**Work instructions:** Extend the text on reinforcement learning algorithms past its last entry.

**Text excerpt:**
12. Proximal-Policy Optimization (PPO) #22d50c

Schulman, John, et al. "Proximal policy optimization algorithms." arXiv preprint arXiv:1707.06347 (2017). Link

python main/mf_main.py --exp_id ppo_gym_cheetah_seed1234 \
    --timesteps_per_batch 2000 --task gym_cheetah \
    --num_workers 5 --trust_region_method ppo --max_timesteps 200000

13. Twin Delayed Deep Deterministic Policy Gradient (TD3) #f17819

Fujimoto, S., van Hoof, H., & Meger, D. (2018). Addressing function approximation error in actor-critic methods. arXiv preprint arXiv:1802.09477. Link

We implemented and benchmarked the environments in this repo TD3.

14. Soft Actor-Critic (SAC) #f17819

Haarnoja, T., Zhou, A., Abbeel, P., & Levine, S. (2018). Soft actor-critic: Off-policy maximum entropy deep reinforcement learning with a stochastic actor. arXiv preprint arXiv:1801.01290. Link

We implemented and benchmarked the environments in this repo SAC.

**Source material:**
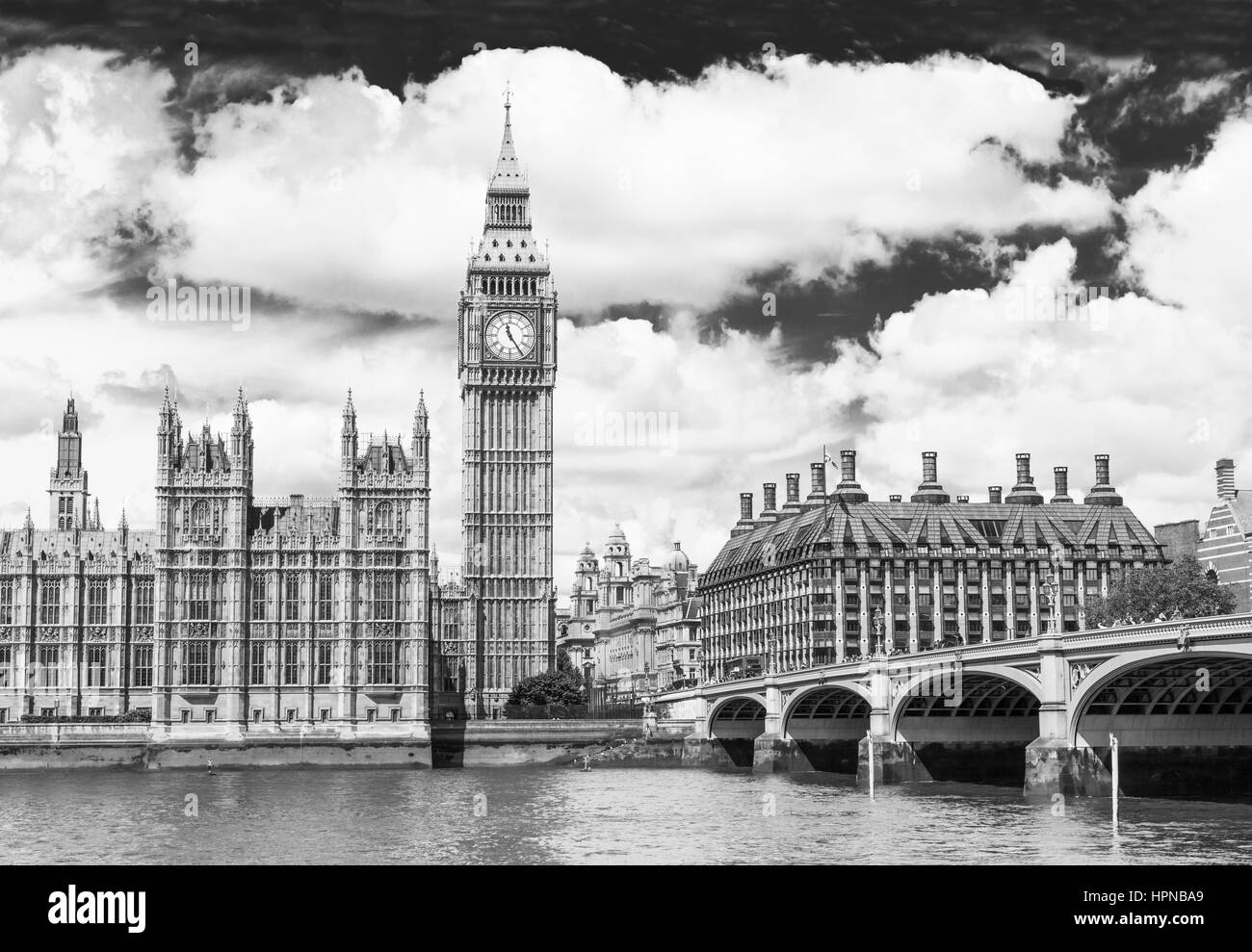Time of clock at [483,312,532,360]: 11:24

**Answer for the task:**
Disclaimer

As mentioned in the project webpage, it is a developing (unfinished) project. We are working towards a unified package for MBRL algorithms. but it might take a while given that we lack the manpower.

Engineering Stats and 1 Million Performance

Env

Here is available environments and their mappings to the name used in the paper.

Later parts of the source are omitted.